__ACTIVITÉ__: Reprenez, s'il vous plaît, la critique du film La Planète des Singes après sa dernière phrase et écrivez-en la suite.

__TEXTE ÉTUDIÉ__:
Dans la cohorte infinie des franchises, conclure une trilogie ou une saga est devenu un sous genre en soi : il s’agira d’être solennel, de poser les jalons d’un dénouement (qui, dans les prequel, sera doté d’une saveur particulière puisqu’il embraye vers un univers familier du public), et de faire ses adieux en beauté, souvent à renfort de pathétique. Logan a récemment très bien rempli sa mission sur ce créneau
La Planète des Singes reboot était une saga d’une qualité certaine. Des effets numériques talentueux au point de se faire oublier (c’est toujours le cas ici, César est un personnage profondément incarné par Serkis), un certain sens de la mise en scène et une approche métaphorique de la question de la guerre ou de la décadence humaine assez intéressante.
Les débuts du film poursuivent ce qui faisait l’identité de L’Affrontement : la forêt, un affrontement, dans une scène de guerre assez maitrisée, faisant la part belle à l’attente et la pénombre ; procédé qu’on retrouve dans l’attaque du repère de César, et ces beaux laser verts découpant l’obscurité.
Mais Matt Reeves veut jouer dans la cour des grands, et le montre un peu trop : par ses références initiales au Vietnam, et surtout le spectre d’Apocalypse Now qui s’invite jusque dans la présentation en clair-obscur du crâne chauve d’Harrelson ou des tags (Ape-Pocalypse Now) d’un goût presque aussi douteux qu’un titre de billet sur Sens Critique.

__SECTION DONNÉES__:
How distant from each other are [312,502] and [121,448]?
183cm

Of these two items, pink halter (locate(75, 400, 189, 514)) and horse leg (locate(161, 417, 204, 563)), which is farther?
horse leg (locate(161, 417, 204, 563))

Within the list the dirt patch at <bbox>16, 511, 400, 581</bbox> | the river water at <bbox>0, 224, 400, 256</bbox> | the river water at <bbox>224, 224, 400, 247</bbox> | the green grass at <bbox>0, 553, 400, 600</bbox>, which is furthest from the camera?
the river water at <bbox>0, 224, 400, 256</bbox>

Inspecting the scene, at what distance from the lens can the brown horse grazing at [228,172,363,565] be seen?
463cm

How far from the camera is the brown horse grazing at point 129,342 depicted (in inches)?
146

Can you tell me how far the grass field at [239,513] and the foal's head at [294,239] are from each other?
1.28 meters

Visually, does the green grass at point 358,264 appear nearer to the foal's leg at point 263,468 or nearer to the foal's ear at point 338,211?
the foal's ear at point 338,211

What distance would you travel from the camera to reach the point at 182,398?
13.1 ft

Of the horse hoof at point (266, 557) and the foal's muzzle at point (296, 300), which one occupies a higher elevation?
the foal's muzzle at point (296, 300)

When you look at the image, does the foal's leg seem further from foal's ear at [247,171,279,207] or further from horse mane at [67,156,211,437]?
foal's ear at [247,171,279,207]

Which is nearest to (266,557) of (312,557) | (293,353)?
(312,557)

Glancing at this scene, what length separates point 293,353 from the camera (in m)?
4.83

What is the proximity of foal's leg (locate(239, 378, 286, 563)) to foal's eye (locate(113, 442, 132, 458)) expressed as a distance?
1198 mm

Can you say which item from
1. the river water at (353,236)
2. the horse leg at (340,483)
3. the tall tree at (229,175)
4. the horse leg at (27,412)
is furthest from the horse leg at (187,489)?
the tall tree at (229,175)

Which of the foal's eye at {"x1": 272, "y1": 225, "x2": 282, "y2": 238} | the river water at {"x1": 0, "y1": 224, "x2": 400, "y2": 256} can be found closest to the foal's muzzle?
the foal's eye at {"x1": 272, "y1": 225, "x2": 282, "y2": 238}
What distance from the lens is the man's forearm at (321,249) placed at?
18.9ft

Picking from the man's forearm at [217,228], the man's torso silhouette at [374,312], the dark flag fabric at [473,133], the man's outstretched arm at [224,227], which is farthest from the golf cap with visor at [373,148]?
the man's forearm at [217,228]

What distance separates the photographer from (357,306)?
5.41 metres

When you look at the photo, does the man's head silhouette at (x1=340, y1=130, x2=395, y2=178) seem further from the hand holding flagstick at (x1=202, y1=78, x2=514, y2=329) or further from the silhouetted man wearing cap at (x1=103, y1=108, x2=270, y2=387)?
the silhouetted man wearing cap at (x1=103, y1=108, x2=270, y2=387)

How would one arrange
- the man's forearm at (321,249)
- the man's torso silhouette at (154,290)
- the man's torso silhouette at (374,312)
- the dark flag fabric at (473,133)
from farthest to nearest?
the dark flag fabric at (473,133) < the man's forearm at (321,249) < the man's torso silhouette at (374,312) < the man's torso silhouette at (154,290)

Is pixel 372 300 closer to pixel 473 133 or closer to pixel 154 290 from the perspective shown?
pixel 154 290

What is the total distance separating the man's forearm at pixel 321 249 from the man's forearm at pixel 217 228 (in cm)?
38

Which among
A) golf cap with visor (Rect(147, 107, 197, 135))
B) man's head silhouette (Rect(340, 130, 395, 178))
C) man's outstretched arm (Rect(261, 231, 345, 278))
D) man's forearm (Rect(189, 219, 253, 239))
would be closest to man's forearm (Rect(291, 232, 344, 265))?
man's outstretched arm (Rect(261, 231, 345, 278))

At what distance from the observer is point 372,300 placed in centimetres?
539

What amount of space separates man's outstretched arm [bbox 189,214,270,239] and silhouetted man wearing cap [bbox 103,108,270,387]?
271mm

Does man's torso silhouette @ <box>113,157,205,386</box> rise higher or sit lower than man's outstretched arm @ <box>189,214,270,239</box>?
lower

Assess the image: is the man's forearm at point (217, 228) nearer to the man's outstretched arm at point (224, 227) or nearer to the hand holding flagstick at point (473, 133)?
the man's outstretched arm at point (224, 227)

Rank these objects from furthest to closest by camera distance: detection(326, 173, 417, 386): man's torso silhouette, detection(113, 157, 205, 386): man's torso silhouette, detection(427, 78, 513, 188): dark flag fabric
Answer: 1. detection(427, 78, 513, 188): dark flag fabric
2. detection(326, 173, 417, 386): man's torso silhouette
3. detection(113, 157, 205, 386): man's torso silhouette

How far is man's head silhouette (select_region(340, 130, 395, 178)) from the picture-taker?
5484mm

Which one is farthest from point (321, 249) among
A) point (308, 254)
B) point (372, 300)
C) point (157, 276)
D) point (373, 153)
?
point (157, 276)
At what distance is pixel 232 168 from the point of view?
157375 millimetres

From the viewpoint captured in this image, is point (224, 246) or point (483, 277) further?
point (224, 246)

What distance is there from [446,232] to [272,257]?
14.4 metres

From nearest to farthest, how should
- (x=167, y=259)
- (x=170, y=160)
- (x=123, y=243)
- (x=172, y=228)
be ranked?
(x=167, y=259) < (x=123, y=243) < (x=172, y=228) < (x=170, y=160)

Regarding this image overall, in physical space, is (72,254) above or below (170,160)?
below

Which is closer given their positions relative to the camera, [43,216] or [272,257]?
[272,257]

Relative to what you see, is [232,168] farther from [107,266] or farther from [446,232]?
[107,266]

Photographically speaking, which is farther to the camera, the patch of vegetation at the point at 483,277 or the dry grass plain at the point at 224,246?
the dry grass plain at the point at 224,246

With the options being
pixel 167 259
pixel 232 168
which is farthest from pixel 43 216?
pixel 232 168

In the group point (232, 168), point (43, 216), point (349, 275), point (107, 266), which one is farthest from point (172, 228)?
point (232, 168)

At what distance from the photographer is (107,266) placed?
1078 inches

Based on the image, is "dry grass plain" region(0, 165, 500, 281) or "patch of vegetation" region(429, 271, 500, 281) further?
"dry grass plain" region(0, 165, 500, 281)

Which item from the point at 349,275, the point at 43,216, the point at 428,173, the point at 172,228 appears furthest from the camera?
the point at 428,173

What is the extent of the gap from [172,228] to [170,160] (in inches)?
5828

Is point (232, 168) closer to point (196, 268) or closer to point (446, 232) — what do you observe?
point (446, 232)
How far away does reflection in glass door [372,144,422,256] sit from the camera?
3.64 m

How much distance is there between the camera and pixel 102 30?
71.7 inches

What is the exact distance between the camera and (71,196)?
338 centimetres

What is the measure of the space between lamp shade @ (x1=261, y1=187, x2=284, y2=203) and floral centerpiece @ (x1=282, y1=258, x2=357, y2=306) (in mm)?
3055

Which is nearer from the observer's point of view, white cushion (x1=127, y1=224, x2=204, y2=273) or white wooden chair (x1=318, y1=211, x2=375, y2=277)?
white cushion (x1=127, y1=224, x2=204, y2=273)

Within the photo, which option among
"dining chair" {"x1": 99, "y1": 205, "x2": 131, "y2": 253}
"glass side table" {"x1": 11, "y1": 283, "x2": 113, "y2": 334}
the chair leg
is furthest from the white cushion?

__RÉSULTAT OBTENU__:
Alors que la tragédie en miroir entre humains et singes faisait tout le sel de l’inévitable Affrontement, Suprématie reste très longtemps extrêmement basique dans son intrigue : une vengeance et une fuite sont au programme, avec un petit détour par une évocation de l’esclavage et un film d’évasion. Certes, l’évocation de la mutation du virus chez les humains pimente un peu la donne, mais bien tardivement, et pour épaissir artificiellement des personnages dont on est déjà désintéressés à ce stade.
Sur cette trame un peu maigre, deux boulets viennent de greffer et vont faire sérieusement tanguer l’embarcation. D’abord, la longueur, proprement déraisonnable. 140 minutes pour un timbre-poste, laissant de longs trous d’air, des échanges à répétition, des flashbacks redondants et des numéros de cabotinage plus que dispensables (Harrelson, donc, qui nous met des lunettes de soleil et fait jouer du Jimi Hendrix, et un sidekick monkey apportant la touche d’humour avec la subtiltié d’un Jar Jar Binks )… Il ne suffit pas de déterminer la durée d’un film pour en assurer la grandeur ou la solennité.
Ensuite, la gestion des climax et de sa tonalité. Dans un récit, un pic émotionnel ou narratif suppose quelques aménagements en termes de temporalité : le rythme se distend, la musique s’accroit, et un lent zoom sur le visage d’un des protagonistes vous donne la mesure de son intense état émotionnel. Matt Reeves adore ce type de moment. Le problème, c’est que par définition, l’apogée se doit de se distinguer par sa rareté. On ne compte plus les prises de conscience de César et les moments « décisifs » adjoignant à la lenteur du film une pesanteur disproportionnée.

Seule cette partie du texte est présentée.